— Плод. Или, может, наркотик. Са m’est egal.[59]
Эту последнюю фразу я не понял.
— Просто мне сначала представлялся фрукт, — продолжала Бриджид. — Достаточно его съесть, чтобы мир совершенно изменился. Вообрази, ты его ешь, и тебе вкусно и сочно, а изменения уже начались, причем необратимые.
— Так это и есть депортация из рая.
Бриджид пожала плечами — жест, на мой взгляд, недостаточно благочестивый.
— С того дня, как ты вкусил от плода, тебе достаточно прикоснуться к продукту или вещи, чтобы немедленно понять, как этот продукт или вещь попали к тебе в руки. Сейчас в мире не стало места магии вещей. Процесс их изготовления больше не тайна. Вещь попадает к человеку выхолощенной, стерильной, у нее нет прошлого, только конвейер. Понимаешь? А если мы съедим этот плод или наркотик…
Собственно, мы его уже съели. Сердце запрыгало.
— …нам хватит одного прикосновения ко всему, что выросло на земле или было сделано человеком, чтобы понять, как оно росло или делалось.
Голова кружилась — надо же, я не единственный философ на свете.
— Мы это почувствуем, — вдохновенно продолжала Бриджид. Я заподозрил, что в ее планы входило пробраться на водопроводную станцию и вылить «Сан Педро» в резервуар, из которого вода поступает в дома простых американцев. — Перед нами как будто дверь распахнется. Конечно, если процесс сопровождался болью, унижениями или чрезмерной усталостью, это от нас тоже не укроется. Жить в нашем мире с такой чувствительностью будет трудно. Зато и сам мир может измениться.
— Знаешь, мне как-то жаль бедных потребителей.
— Ты же называл себя социалистом.
— Да, называл, — подтвердил я. — Но ведь все жители западных… то есть северо-западных… короче говоря, богатых стран станут носить перчатки не снимая.

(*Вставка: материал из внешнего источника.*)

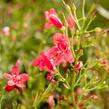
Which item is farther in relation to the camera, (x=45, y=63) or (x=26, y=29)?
(x=26, y=29)

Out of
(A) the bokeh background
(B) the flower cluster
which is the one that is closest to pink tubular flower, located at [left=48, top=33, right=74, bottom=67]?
(B) the flower cluster

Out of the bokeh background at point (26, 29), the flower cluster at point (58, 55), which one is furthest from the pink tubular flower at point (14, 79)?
the bokeh background at point (26, 29)

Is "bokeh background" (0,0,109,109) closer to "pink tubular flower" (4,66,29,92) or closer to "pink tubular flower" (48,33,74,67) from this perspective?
"pink tubular flower" (4,66,29,92)

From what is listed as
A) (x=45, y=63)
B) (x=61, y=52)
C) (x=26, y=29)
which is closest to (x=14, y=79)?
(x=45, y=63)

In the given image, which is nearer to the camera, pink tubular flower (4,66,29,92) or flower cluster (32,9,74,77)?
flower cluster (32,9,74,77)

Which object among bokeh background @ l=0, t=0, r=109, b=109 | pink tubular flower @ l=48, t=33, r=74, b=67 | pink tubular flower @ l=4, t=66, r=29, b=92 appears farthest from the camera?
bokeh background @ l=0, t=0, r=109, b=109

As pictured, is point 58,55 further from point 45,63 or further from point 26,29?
point 26,29

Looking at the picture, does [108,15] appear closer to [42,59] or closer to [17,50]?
[17,50]

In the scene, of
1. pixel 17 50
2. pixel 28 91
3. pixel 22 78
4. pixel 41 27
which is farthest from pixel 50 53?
pixel 41 27

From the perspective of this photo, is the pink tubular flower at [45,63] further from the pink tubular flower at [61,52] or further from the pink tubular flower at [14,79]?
the pink tubular flower at [14,79]
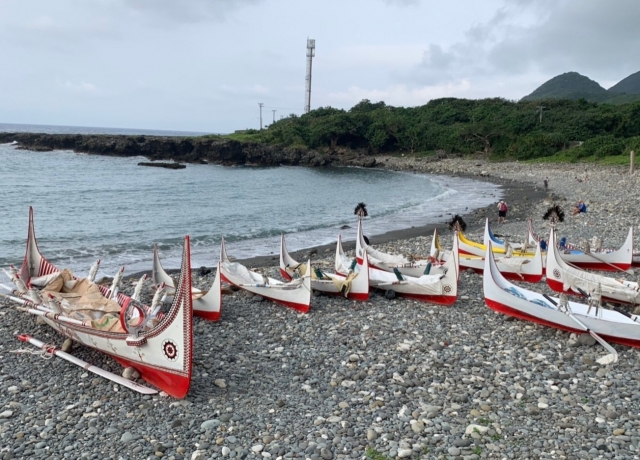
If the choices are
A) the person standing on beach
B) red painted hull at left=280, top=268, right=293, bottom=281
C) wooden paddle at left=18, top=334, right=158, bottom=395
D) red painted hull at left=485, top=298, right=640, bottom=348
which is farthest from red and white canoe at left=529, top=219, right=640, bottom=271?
wooden paddle at left=18, top=334, right=158, bottom=395

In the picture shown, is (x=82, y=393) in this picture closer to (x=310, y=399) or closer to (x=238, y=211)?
(x=310, y=399)

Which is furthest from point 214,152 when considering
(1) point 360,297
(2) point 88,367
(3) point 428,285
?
(2) point 88,367

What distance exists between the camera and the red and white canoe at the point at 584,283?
12820mm

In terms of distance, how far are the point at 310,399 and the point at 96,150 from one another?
3643 inches

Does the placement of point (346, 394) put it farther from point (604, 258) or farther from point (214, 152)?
point (214, 152)

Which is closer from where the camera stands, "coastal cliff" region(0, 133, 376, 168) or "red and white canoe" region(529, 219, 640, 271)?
"red and white canoe" region(529, 219, 640, 271)

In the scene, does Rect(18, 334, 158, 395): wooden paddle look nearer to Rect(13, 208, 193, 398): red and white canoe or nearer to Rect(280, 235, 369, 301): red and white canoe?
Rect(13, 208, 193, 398): red and white canoe

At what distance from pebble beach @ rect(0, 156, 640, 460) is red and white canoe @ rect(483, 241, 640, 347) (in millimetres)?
272

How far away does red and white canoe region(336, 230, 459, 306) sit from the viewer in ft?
45.1

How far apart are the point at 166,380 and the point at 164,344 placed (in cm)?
66

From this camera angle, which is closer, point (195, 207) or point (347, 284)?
point (347, 284)

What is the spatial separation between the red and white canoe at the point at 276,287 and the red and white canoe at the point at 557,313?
462 centimetres

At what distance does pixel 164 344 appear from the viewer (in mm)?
8906

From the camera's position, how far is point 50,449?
7398mm
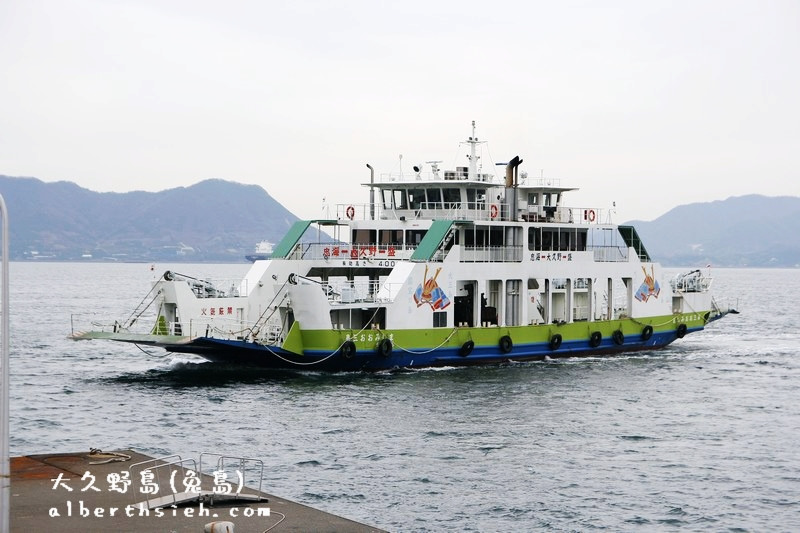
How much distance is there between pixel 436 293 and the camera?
118 ft

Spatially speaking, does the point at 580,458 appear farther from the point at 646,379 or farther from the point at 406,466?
the point at 646,379

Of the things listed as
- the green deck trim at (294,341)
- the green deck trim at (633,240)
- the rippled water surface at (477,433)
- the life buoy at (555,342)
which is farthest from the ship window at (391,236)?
the green deck trim at (633,240)

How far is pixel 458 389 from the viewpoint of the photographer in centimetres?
3272

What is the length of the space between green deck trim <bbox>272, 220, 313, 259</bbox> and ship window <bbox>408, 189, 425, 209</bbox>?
394 cm

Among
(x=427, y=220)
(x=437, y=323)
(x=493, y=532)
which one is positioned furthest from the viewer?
→ (x=427, y=220)

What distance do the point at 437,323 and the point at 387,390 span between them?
4.92 metres

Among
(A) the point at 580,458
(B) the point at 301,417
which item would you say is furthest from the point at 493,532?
(B) the point at 301,417

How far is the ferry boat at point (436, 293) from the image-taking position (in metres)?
33.5

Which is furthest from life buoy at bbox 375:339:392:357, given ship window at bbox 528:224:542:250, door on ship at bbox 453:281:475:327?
ship window at bbox 528:224:542:250

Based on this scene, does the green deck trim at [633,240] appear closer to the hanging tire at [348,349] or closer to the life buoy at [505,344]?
the life buoy at [505,344]

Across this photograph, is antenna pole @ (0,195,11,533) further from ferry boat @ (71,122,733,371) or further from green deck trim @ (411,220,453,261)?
green deck trim @ (411,220,453,261)

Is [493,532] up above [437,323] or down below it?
below

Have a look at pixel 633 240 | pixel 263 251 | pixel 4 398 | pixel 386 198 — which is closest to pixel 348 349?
pixel 386 198

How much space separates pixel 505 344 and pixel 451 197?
6.09m
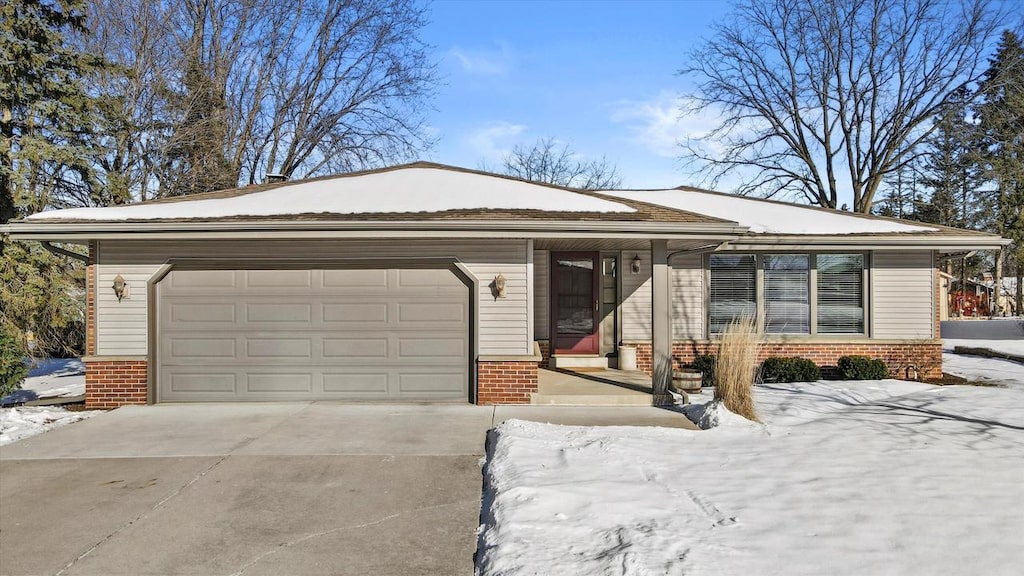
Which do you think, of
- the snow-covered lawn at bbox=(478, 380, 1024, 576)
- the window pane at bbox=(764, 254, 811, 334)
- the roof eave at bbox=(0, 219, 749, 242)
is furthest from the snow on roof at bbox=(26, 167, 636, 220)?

У меня оставался второй древесный томат. Я начал нежно его очищать.
— Черт возьми, Бриджид, мы никогда уже не сможем радоваться жизни! Этого-то я и боялся.
На землю сыпались аккуратные кусочки красно-желто-зеленой кожуры. Но я чистил древесный томат исключительно на автопилоте, глядя не на него, а на нечто совершенно другое. Такое ощущение бывает, наверное, если летишь над океаном, и вдруг крыло самолета задевает поверхность воды и, словно пену, смахивает с нее способность отражать, и ты видишь то, о чем всегда знал, читал, слышал, — кораллы, ушедшие под воду горы, животных и рыб, от планктона до нектона: пока плавающие трупы и уже улегшиеся на дно скелеты… Так вот я все это увидел отчетливо и в одно мгновение. Мало того, под воздействием отвара неолиберальный капитализм показал мне свое истинное неприглядное лицо. На душе стало санпедрово и санпедристо.
Я взглянул на Бриджид. Она, оказывается, все это время не умолкала. Сейчас она говорила вот что:
— Я хочу, чтобы ты радовался жизни. Но также я хочу, чтобы ты разделял мои убеждения. Вот почему я придумала этот плод. Ведь на самом деле его нет! Ну не странно ли?
Я тоже чуть не плакал — определенно все дело было в смутных предчувствиях. Мне наверняка придется вплотную заняться политической экономикой, чтобы подтвердить свою не нуждающуюся в подтверждениях интуицию. Однако я был намерен продолжать в том же духе — не только ради истины, но и ради Бриджид, удивительной и прекрасной по всем статьям, включая те, по которым она пока не стала удивительной и тем более прекрасной. Если присутствие просвещенного Двайта будет с завидной регулярностью скрашивать существование Бриджид, она, Бриджид, вскорости совсем избавится от недостатков.
— Держи. — Я протянул ей несколько долек древесного томата.
— Ты порезался.
Действительно, кровь из указательного пальца попала на нежно-оранжевую мякоть. Несмотря на это, Бриджид взяла зловещую дольку из окровавленных рук и съела ее.
— Надеюсь, у тебя нет СПИДа, — произнесла она, прежде чем слизнуть кровь с моего пальца.
И это было символично.
Я помог Бриджид встать, и мы пошли по склону горы, не поднимаясь и не спускаясь, держась канавы и имея все основания предполагать, что она приведет нас к нашему спа-коттеджу.
— Что-то есть неправильное в том… — начал я.
— …чтобы возвращаться той же дорогой, что пришли, — подхватила Бриджид.
По-прежнему надо было отслеживать пауков. Однако в моих глазах пауки утратили зловещий ореол, и я простил этих отовсюду гонимых заложников эволюции. Продвинутые приматы вроде меня — совсем другое дело: им (нам) никакая эволюция не указ.